Walk into any The Home Depot (New York Stock Exchange: HD) Either Lowe (New York Stock Exchange: Low) In shops these days, you are likely to be moved by something you can’t see: merchandise. Many shelves lack products, and store displays make the shelves look fuller than they actually are.
However, in one area, home improvement warehouses cannot hide the shortage of goods-their timber department. A recent visit to my local Home Depot found that it was actually almost a clean timber frame with a few scattered pieces of wood scattered around.
Although the sheet products are slightly better, even the cheapest plywood is expensive, just like a few DIY centers I̵
The timber shortage is not the fault of any retailer, but another collateral damage caused by the coronavirus pandemic.
Although it has been declared an essential industry, forestry is affected like everyone else. The logging company reduced the number of trees felled, closed the timber mill, and the timber was not treated under pressure.
However, sitting still without doing anything, as home builders began to build houses seriously, consumers began to renovate and build more houses. However, as logging and logging activities slowed down or stopped, housing renovation centers were hit by a shortage of timber, and their prices skyrocketed.
Aftermath of the pandemic
According to data from the National Association of Home Builders, the price of frame timber has soared by 26% in the past month, which is twice the level of a year ago.

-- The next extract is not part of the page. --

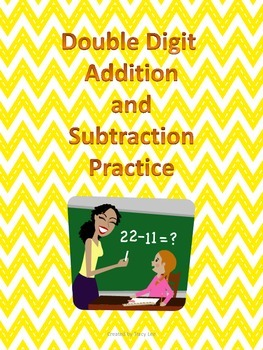 Double Digit Addition and Subtraction Practice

What made the situation worse was the ongoing trade war between the United States and Canada, which resulted in a 20% tariff on softwood imported from Canada and an average increase of 8% in U.S. timber prices.
Since frame timber accounts for one-fifth of the cost of building materials for new houses, and the cost of sheathing is twice this figure, the cost of building houses, adding houses, or even just building decks will soar the dampers in the plan.

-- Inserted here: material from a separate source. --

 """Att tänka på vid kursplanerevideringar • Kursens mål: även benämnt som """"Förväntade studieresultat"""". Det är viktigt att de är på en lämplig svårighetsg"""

And since going from the supply chain to restarting forestry production is not as simple as getting everyone back to work, it may take weeks for production to return to normal. Manufacturers are also still facing a backlog of orders, so timber shortages pose a real threat to the future performance of Home Depot and Lowe.
Build on demand
During the pandemic, retailers have been the biggest beneficiaries of consumer spending. Home Depot reported a 7% increase in revenue in the last quarter to $28.3 billion, while U.S. company revenue increased by 7.5% year-on-year. Lowe’s sales increased by 11% to $19.7 billion, of which consolidated revenue increased by 12.3%.
Since professional contractors have long been Home Depot’s main customer targets, the building materials division is its largest source of revenue, accounting for $9.8 billion in revenue last quarter, and sales increased 4% last quarter.
Similarly, Lowe’s has seen a surge in demand, even though contractors have been an area that has only recently attracted attention. However, the new focus is paying off, as revenue from construction products is its second best performing segment, with sales increasing by more than 10% to $6 billion.
The dust in their eyes
The two home improvement centers plan to announce earnings in the next two weeks. Although this period may not show the full impact of the increased shortage of wood and wood products in recent weeks, it is expected to improve soon.
By 2020, Home Depot’s stock price has risen by 24%, almost twice its March low, while Lowe’s stock price has risen 28% so far this year and has surged 135% from its lowest point (as of Friday’s close).
As consumer demand remains strong, the long-term prospects of home improvement centers are bright. But this may be the highest point of the two retailers for the time being, so investors may want to wait before establishing a position.